[PATCHv5 RFC 1/3] nvme-multipah: Add visibility for round-robin io-policy
Nilay Shroff
nilay at linux.ibm.com
Wed Oct 30 03:41:41 PDT 2024
This patch helps add nvme native multipath visibility for round-robin
io-policy. It creates a "multipath" sysfs directory under head gendisk
device node directory and then from "multipath" directory it adds a link
to each namespace path device the head node refers.
For instance, if we have a shared namespace accessible from two different
controllers/paths then we create a soft link to each path device from head
disk node as shown below:
$ ls -l /sys/block/nvme1n1/multipath/
nvme1c1n1 -> ../../../../../pci052e:78/052e:78:00.0/nvme/nvme1/nvme1c1n1
nvme1c3n1 -> ../../../../../pci058e:78/058e:78:00.0/nvme/nvme3/nvme1c3n1
In the above example, nvme1n1 is head gendisk node created for a shared
namespace and the namespace is accessible from nvme1c1n1 and nvme1c3n1
paths.
For round-robin I/O policy, we could easily infer from the above output
that I/O workload targeted to nvme1n1 would toggle across paths nvme1c1n1
and nvme1c3n1.
Signed-off-by: Nilay Shroff <nilay at linux.ibm.com>
---
drivers/nvme/host/core.c | 3 ++
drivers/nvme/host/multipath.c | 81 +++++++++++++++++++++++++++++++++++
drivers/nvme/host/nvme.h | 18 ++++++--
drivers/nvme/host/sysfs.c | 14 ++++++
4 files changed, 112 insertions(+), 4 deletions(-)
diff --git a/drivers/nvme/host/core.c b/drivers/nvme/host/core.c
index 84cb859a911d..c923bd2c5468 100644
--- a/drivers/nvme/host/core.c
+++ b/drivers/nvme/host/core.c
@@ -3940,6 +3940,9 @@ static void nvme_ns_remove(struct nvme_ns *ns)
if (!nvme_ns_head_multipath(ns->head))
nvme_cdev_del(&ns->cdev, &ns->cdev_device);
+
+ nvme_mpath_remove_sysfs_link(ns);
+
del_gendisk(ns->disk);
mutex_lock(&ns->ctrl->namespaces_lock);
diff --git a/drivers/nvme/host/multipath.c b/drivers/nvme/host/multipath.c
index 6a15873055b9..43c87a946cc7 100644
--- a/drivers/nvme/host/multipath.c
+++ b/drivers/nvme/host/multipath.c
@@ -682,6 +682,8 @@ static void nvme_mpath_set_live(struct nvme_ns *ns)

● **AIM**: How would you restate the patch's paragraph beginning "This patch helps add" as a short bulleted list that keeps its main facts? The entries aren't needed for this work.

● **DATA LISTING**:
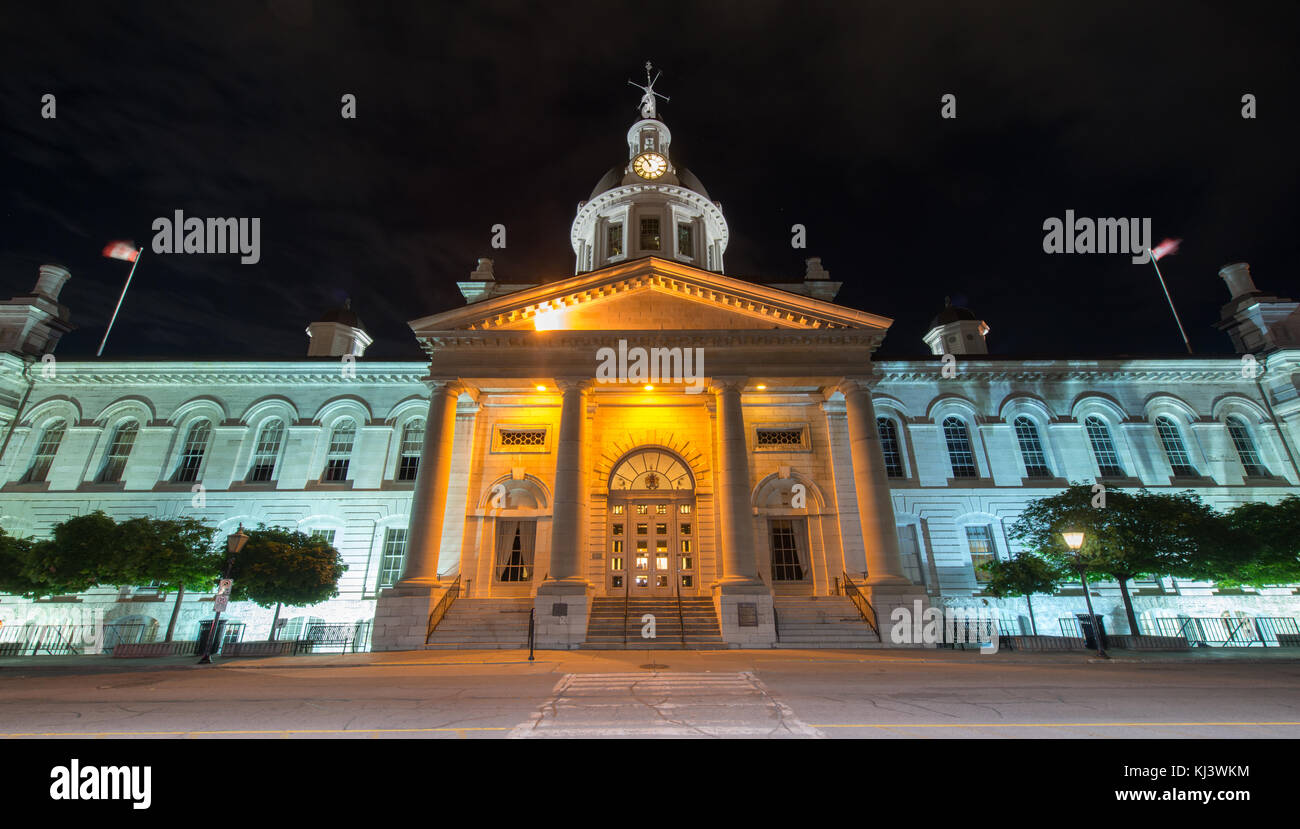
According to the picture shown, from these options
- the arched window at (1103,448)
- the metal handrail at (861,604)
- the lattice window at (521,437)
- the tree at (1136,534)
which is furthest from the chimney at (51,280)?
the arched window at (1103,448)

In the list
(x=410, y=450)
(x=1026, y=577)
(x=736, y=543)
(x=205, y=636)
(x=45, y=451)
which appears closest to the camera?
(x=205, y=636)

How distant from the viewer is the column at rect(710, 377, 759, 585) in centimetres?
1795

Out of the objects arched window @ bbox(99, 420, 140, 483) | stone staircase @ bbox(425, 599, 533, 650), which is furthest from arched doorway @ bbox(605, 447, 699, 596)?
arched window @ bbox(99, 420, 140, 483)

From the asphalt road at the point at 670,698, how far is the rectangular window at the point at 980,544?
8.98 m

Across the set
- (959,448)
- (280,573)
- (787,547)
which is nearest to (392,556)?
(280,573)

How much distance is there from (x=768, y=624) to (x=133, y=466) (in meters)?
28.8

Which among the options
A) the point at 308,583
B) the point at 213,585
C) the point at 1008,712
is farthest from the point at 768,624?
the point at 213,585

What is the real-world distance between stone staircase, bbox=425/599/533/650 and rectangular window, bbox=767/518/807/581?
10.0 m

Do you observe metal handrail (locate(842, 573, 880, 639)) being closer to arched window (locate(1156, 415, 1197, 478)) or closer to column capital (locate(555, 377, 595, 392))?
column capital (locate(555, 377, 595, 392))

● **FINISHED TASK**:
- Adds NVMe native multipath visibility for the round-robin io-policy.
- Creates a "multipath" sysfs directory under the head gendisk device node directory.
- In that directory, adds a link to each namespace path device that the head node refers to.